German strategic withdrawal and the Neville Offensive
This strategic withdrawal tactic was first used against the ill-fated Nivelle Offensive in Spring 1917. Having been forewarned by lax security on the part of the French commanders, notably the French Commander in Chief himself, General Nivelle, the Germans used Operation ALBERICH to withdraw to the Hindenburg Line in anticipation of the French offensive. When the French infantry, supported by tanks, struck at what they thought were the heavily bombarded occupied main German trenches, they were sucked into a veritable hurricane of machine gun and shellfire as they struggled across the deserted trenches and the barren open ground behind them.
Inevitably, despite the enormous French casualties which were incurred during repeated attacks, the Nivelle Offensive failed to make any real progress. This signally inept, futile, hugely wasteful and entirely French enterprise, proved to be the last straw that broke the back of the brave but long suffering French infantry: a series of mutinies soon followed in 68 of France's 112 infantry divisions.

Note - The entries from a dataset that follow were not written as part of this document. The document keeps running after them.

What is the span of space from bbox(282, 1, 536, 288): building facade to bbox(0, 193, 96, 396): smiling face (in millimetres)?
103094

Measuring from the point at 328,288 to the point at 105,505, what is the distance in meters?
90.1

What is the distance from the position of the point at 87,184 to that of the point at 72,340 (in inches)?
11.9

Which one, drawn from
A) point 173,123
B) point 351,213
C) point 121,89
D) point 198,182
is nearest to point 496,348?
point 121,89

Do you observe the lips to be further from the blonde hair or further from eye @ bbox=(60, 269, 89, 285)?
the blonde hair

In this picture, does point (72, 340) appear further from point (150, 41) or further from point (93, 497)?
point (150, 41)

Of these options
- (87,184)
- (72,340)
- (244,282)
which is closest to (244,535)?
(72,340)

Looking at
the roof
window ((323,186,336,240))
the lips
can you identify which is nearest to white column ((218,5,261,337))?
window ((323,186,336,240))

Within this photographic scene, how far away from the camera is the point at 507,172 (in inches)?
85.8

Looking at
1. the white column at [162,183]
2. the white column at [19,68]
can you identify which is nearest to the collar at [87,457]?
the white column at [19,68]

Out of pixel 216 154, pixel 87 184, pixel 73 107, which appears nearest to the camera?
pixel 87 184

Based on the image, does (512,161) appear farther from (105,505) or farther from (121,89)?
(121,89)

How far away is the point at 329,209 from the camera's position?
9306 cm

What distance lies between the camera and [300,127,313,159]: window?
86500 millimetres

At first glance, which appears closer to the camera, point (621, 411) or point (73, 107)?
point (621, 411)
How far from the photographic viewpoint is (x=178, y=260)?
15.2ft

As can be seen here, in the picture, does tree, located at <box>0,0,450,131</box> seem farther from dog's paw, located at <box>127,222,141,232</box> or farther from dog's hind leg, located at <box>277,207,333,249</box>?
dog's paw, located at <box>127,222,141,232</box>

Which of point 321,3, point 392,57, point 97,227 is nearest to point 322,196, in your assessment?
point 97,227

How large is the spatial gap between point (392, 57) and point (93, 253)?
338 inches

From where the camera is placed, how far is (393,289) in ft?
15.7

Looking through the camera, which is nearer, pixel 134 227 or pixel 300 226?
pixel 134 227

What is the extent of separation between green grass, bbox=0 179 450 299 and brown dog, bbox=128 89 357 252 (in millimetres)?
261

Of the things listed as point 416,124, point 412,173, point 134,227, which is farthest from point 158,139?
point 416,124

This hard lesson learned, little happened along the Hindenburg Line until the Germans used it to launch their 1918 Offensive - (The Kaiserschlacht = The Emperor's Battle). On the 21st March 1918, with almost total surprise, the Germans attacked with 63 divisions, throwing the British back across the former Somme battlefield, until the Germans were finally halted, on the 28th March 1918, after an advance of 40km (25miles). After several other tentative, but unsuccessful attacks, Ludendorff called off the Kaiserschlacht and switched operations north to the Flanders Sector.
Allies final attack on H.L.
Subsequent British, Commonwealth, French and American counter attacks brought the Allies back up against the outposts of the Hindenburg Line by the Autumn of 1918.
The British High Command had fully realised that any success against the formidable defences of the Hindenburg Line, could only be achieved with the use of tanks. Fortuitously, these were now available in reasonable numbers.
A series of successful attacks was launched. Firstly by the British General Sir Henry Horne's First Army on the Wotan Stellung in early September 1918, then, secondly by General Sir Douglas Haig's Army Group on the Siegfreid Stellung during the month.
The British First, Third, Fourth and Fifth Armies joined with the French First Army and the American Expeditionary Force, under the supreme command of the French General Ferdinand Foch, and by the 10th October 1918, they had irretrievably shattered and cleared the whole of the Hindenburg Line.
At this point the fate of the German Army and State was sealed. The Western Front was never entirely broken, but by the 11th November 1918, the Germans had unconditionally capitulated and the Great War was over.